Our pond has lilies in it although they have died down now and hopefully will re-emerge in a few months time.  We also have far too much blanket weed which we thought would have disappeared over the winter - so the pond doesn't look too good right now and I thought the black die would "hide" these nasties. Any suggestions please.



  • LynLyn Posts: 21,340

    I don’t know, but I wouldn’t.  

    Your pond will get blanket weed in the winter, the plants are dormant, once they start growing again it will be ok, as soon as they spread to cover over half the pond there will never be blanite weed again. 

    Gardening on the wild, windy west side of Dartmoor. 

  • That programme must be being repeated ... we've had the same question before ....  I think Googling found the stuff ... as usual some thought it was a good idea and some didn't.

    my instinct is to leave well alone ... ponds sort themselves out unless they're very small and shallow. 

    Last edited: 18 February 2018 18:12:24

    “I am not lost, for I know where I am. But however, where I am may be lost.” Winnie the Pooh

  • I think the theory is that the black  is supposed to absorb the light so that there's none in the water and the algae can't photosynthesise ....... what happens to the pond plants goodness only knows.

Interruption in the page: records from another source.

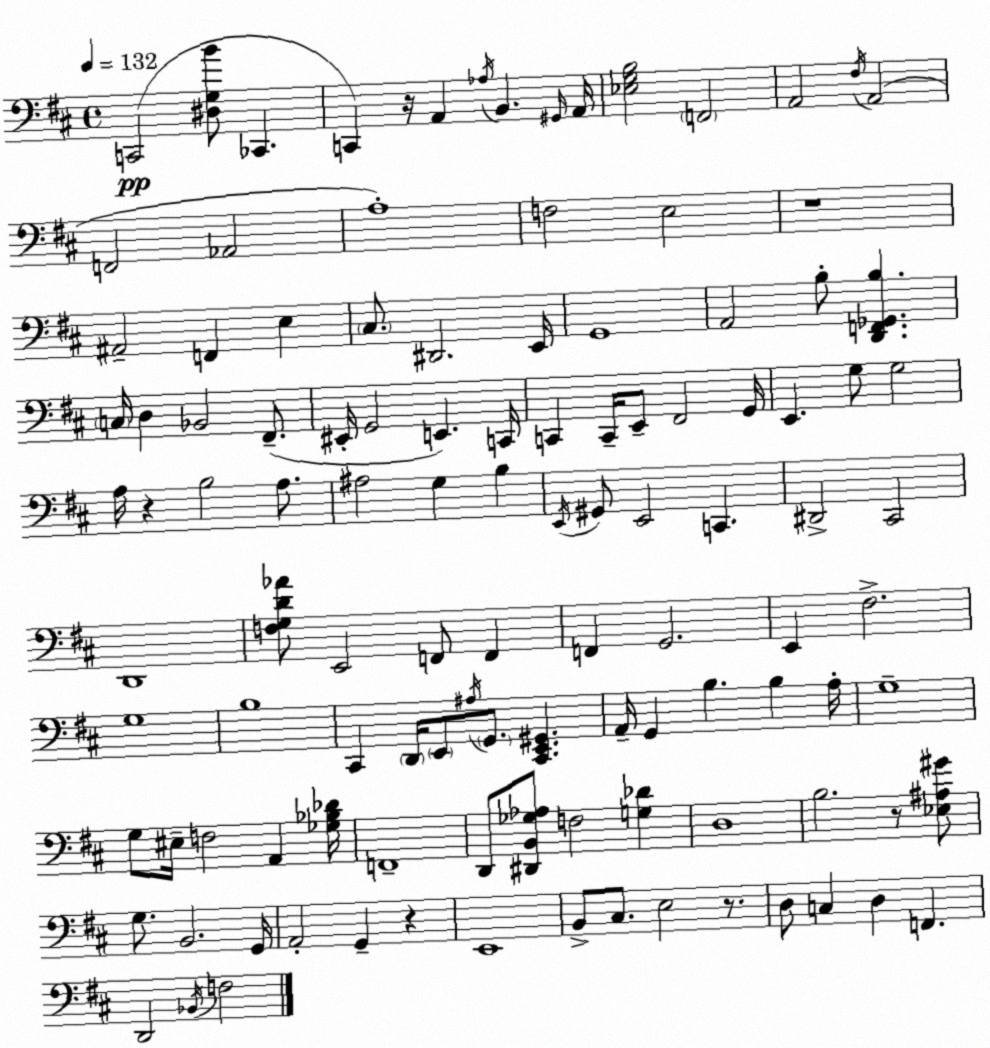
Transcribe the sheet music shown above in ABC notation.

X:1
T:Untitled
M:4/4
L:1/4
K:D
C,,2 [^D,G,B]/2 _C,, C,, z/4 A,, _A,/4 B,, ^G,,/4 A,,/4 [_E,G,B,]2 F,,2 A,,2 ^F,/4 A,,2 F,,2 _A,,2 A,4 F,2 E,2 z4 ^A,,2 F,, E, ^C,/2 ^D,,2 E,,/4 G,,4 A,,2 B,/2 [D,,F,,_G,,B,] C,/4 D, _B,,2 ^F,,/2 ^E,,/4 G,,2 E,, C,,/4 C,, C,,/4 E,,/2 ^F,,2 G,,/4 E,, G,/2 G,2 A,/4 z B,2 A,/2 ^A,2 G, B, E,,/4 ^G,,/2 E,,2 C,, ^D,,2 ^C,,2 D,,4 [F,G,D_A]/2 E,,2 F,,/2 F,, F,, G,,2 E,, ^F,2 G,4 B,4 ^C,, D,,/4 E,,/2 ^A,/4 G,,/2 [^C,,E,,^G,,] A,,/4 G,, B, B, A,/4 G,4 G,/2 ^E,/4 F,2 A,, [_G,_B,_D]/4 F,,4 D,,/2 [^D,,B,,_G,_A,]/2 F,2 [G,_D] D,4 B,2 z/2 [_E,^A,^G]/2 G,/2 B,,2 G,,/4 A,,2 G,, z E,,4 B,,/2 ^C,/2 E,2 z/2 D,/2 C, D, F,, D,,2 _B,,/4 F,2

    “I am not lost, for I know where I am. But however, where I am may be lost.” Winnie the Pooh

  • Here it is 

    I was right ... it'll stop the growth of oxygenating pond weed below the surface ........... I'm sorry I think it looks hideous ... just what I'd expect from old Groundforce Titchmarsh ......... all style and no substance. 

    “I am not lost, for I know where I am. But however, where I am may be lost.” Winnie the Pooh

  • FireFire Posts: 17,116

    There are several threads here discussing it. I think Monty also recommended it at one point, to discourage algae.

  • hogweedhogweed Posts: 4,053

    But did AT not use it in a water feature rather than a pond?

    'Optimism is the faith that leads to achievement' - Helen Keller
  • Thanks for your input and comments - all very interesting and I looked up the link - thanks for pointing me in the right direction.

    You are of course all right - it was the "look" that interested me and if I had thought it through properly then I wouldn't be asking this daft question.  I DO want the water lilies that are dormant now to grow and flower and this dye would not encourage them at all - in fact I wonder how the water boatmen and pond skaters that would manage as mostly they are below the surface now.

    I must admit I don't watch many garden makeovers on the box as mostly they use all hard surfaces or decking which just becomes slippery and rots after a few years.  But for a few minutes viewing whilst waiting for the ARchers omnibus to begin it seemed like a good idea.

  • SuesynSuesyn Posts: 624

    They have black dye in the lily pond at Tintinhull  (N . T.) which I think is to make it more light reflective. It doesn't stop the water lilies but last time we went there was no sign of alge or duckweed 

  • That's interesting Suesyn - I must admit that I liked the idea, even though it isn't natural - my pond looks a mess with green blanket weed at this time of year.  I think we will have to buy some more straw bale things - they weren't a success last year and neither was the water cress - all three bags of it died off fairly rapidly.

  • LynLyn Posts: 21,340

    Do you twiddle out with a stick, mine had loads in its first winter. I found it very therapeutic twiddling it out when I had a lot of family problems, well, one family problem really??

    Dove will remember.

    Be patient, it will go as the plants start to grow. And they will, I have to pull out loads of it now ( Plants I mean, not blanket weed ) and put it on the compost heap. It grows amazingly fast once it gets going. 

    As Philippa says, get three or four bags of water cress from the supermarket and just throw it in.  That will help for now.  

    Gardening on the wild, windy west side of Dartmoor.